Les Stylos rouges : le mouvement sera politique ou ne sera pas 

Syndicats désamorcés, citoyens consommateurs, partis politiques inoffensifs et intégrés à un système politique verrouillé : le tiercé gagnant de la gouvernance néolibérale. Malheureusement pour les partisans du statu quo et fort heureusement pour tous les autres, rien ne va plus au pays du néolibéralisme. Si les élections présidentielles de 2017 ont acté l’effondrement du système politique de la V République, le mouvement des Gilets jaunes a sonné le glas de ce qui restait des syndicats, plus soucieux, semble-t-il, de maintenir l’ordre et de soutenir le pouvoir en place que de se battre pour un quelconque changement. Le mouvement des Gilets jaunes, ses modes d’action et ses revendications bat en brèche le système policé de la démocratie libérale. En élargissant ses revendications aux questions du Référendum d’initiative citoyenne, de la hausse du SMIC et du retour de l’impôt sur la fortune, le mouvement des Gilets jaunes à rappelé ce qui fut jadis une évidence : la politique ne peut pas tourner le dos aux questions du travail, de même que les revendications liées au travail ne peuvent pas renoncer à leur dimension politique. 

A l’image du mouvement des Gilets jaunes, le mouvement des Stylos rouges remet en question le rôle des syndicats au sein de l’Education nationale. Il risque cependant de rester un épouvantail vide de sens, s’il se limite à des revendications purement corporatistes et refuse d’assumer sa portée politique. C’est la condition, nous semble-t-il nécessaire, pour un soutien solide de la part de l’opinion publique.
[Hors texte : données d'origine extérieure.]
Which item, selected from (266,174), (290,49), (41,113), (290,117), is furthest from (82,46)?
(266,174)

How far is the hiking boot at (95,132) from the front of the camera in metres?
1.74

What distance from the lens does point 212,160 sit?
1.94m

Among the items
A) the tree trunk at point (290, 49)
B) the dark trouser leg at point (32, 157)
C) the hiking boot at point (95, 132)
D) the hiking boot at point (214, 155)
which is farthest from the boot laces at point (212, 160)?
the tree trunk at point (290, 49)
Pour être efficace, le mouvement des Stylos rouges doit dépasser le cadre de simples revendications salariales (importantes, mais inaudibles pour une large partie de l’opinion) : il doit s’emparer des questions de l’éducation et de l’enseignement trop longtemps laissées au soin des technocrates de la rue de Grenelle. Pour réussir, le mouvement des Stylos rouges doit devenir un mouvement ouvertement politique. 

2. Les revendications

Les remarques qui suivent s’appuient sur le manifeste publié sur la page officielle des Stylos rouges. Les revendications principales s’articulent autour de trois points essentiels : la revalorisation des salaires et des statuts au sein de l’Education nationale, l’amélioration des conditions de travail et la limitation du nombre d’élèves par classe, ainsi que la reconnaissance plus importante du métier et du statut de l’enseignant. Si ces revendications vont dans le bon sens, elles reproduisent en partie les écueils des revendications syndicales habituelles : trop spécifiques, elles peinent à susciter une adhésion plus large, trop générales, elles passent souvent à côté des problèmes réels. 
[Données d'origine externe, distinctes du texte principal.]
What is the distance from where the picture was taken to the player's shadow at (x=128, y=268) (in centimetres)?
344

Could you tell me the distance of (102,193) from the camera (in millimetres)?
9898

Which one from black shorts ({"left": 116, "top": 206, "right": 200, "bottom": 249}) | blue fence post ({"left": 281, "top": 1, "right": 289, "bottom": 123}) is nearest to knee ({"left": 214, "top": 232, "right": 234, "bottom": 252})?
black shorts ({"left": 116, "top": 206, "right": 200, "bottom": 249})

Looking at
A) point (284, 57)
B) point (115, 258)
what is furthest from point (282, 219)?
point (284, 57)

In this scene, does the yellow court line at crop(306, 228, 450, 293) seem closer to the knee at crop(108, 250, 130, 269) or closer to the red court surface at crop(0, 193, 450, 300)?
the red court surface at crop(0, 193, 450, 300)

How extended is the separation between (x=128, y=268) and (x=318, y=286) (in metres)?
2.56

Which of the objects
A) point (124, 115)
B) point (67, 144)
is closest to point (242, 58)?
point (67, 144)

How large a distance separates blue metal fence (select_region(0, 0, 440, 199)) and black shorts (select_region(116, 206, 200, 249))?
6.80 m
a) Ne demandons pas la justice, demandons l’égalité !

Si la revalorisation des salaires est une revendication nécessaire, elle n’a pas de sens si elle ne fait pas partie d’une revendication plus large : celle de l’égalité de traitement complète entre, d’une part, les professeurs agrégés, les professeurs certifiés et les professeurs contractuels, et, d’autre part, entre le professeurs du primaire et du secondaire. Afin de donner à cette revendication, formelle, une dimension réelle, il faut exiger que le traitement de l’ensemble des catégories concernées soit aligné sur celui des professeurs agrégés. S’il peut et s’il doit y avoir des différences entre chaque statut (elles peuvent se traduire, par exemple, par la facilité de l’accès à des postes dans l’enseignement supérieur), il ne saurait y avoir une différence de traitement entre deux personnes qui font le même travail. Sans cela, toute revendication salariale est à nos notre un voeu pieux.

b) Nombre d’élèves par classe : soyons réalistes, demandons l’impossible !

Parmi les différentes revendications que l’on peut trouver dans le manifeste publié sur la pages des Stylos rouges, on retrouve celle de la réduction du nombre d’élèves par classe : « 20 élèves par classe dans le premier degré, 24 en collège et en 2nde, 30 en 1re et en Tle ». Cette revendication va de pair avec celle de l’arrêt de la suppression de postes, dans un souci d’une « vraie bienveillance » vis-à-vis des élèves. 

Le terme de « bienveillance » est à nos yeux problématique : n’est-il pas étrange, dans un combat qui remet en cause les politiques du Ministère, de reprendre le jargon employé par ce même Ministère, et ce, bien souvent, à l’encontre des professeurs ? On ne décrète pas la bienveillance, pas plus qu’on ne la revendique. Le terme même de bienveillance est un subterfuge : tout professeur est naturellement bienveillant. Plutôt que d’exiger de la bienveillance vi-à-vis de nos élèves, exigeons une transformation radicale de nos conditions de travail et, du même coup, celle des condition de l’apprentissage !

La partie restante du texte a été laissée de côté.